Tuve que despedirme de Alane, la cual me reconoció que ya no se sentía con la edad adecuada para cambiar de aires; en cuanto a Ittibel, no quiso trasladarse a Agadé, porque no deseaba tener que rendir pleitesía a la nin-dingir del Eulmash, pero como deseaba estar cerca de mí (y yo sospechaba que aún necesitaba de sus numerosos consejos) cambió su lugar de residencia a la ciudad de Nippur, donde le ofrecieron un puesto de sal-me en el Templo de Inanna. Y como aquel templo ganaba a una extraordinaria sacerdotisa, Enanedu se vino a Agadé conmigo, aún a costa de tener que soportar a Agatima, lo que ésta resolvió sin querer cuando se negó a dar alojamiento a la nueva kezertu en las instalaciones del Eulmash, alegando que las kezertu realizaban labores ajenas al recinto. Yo le ofrecí habitaciones en mi pequeño templo, donde hice que colocaran una estatua de Inanna en una de las cellas secundarias. Agatima no pudo negarse, pues la estatua me fue enviada, con una carta muy cariñosa, por el mismísimo Zimrri-Lim desde Uruk.

Justo antes de salir de Ur se ejecutó el testamento de mi madre, donde volvió a notarse la gran inteligencia de que siempre había hecho gala. Enheduanna era dueña de una gran fortuna, no sólo por herencia de su padre, sino por haberse dedicado con buena maña a los negocios (ahora entendía su alegría, cuando me desempeñé con buen pie por mí misma).

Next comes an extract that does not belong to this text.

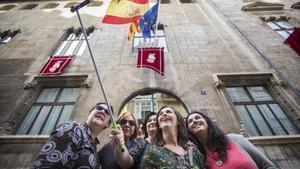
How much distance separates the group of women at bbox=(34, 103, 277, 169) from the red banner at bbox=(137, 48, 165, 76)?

Me había dejado una cantidad bastante impresionante de tierras y artículos en especie. Podría haber abandonado mis negocios y haber vivido el resto de mi vida de esos bienes, pero decidí que era mejor seguir por el camino que a ella le gustaba. Por otra parte, aquello me abría la posibilidad de utilizarlos en cosas útiles, como pagar los estudios de la hija de Agisa, o mejorar a mis costas el pequeño templo donde iba a pasar el resto de mi vida.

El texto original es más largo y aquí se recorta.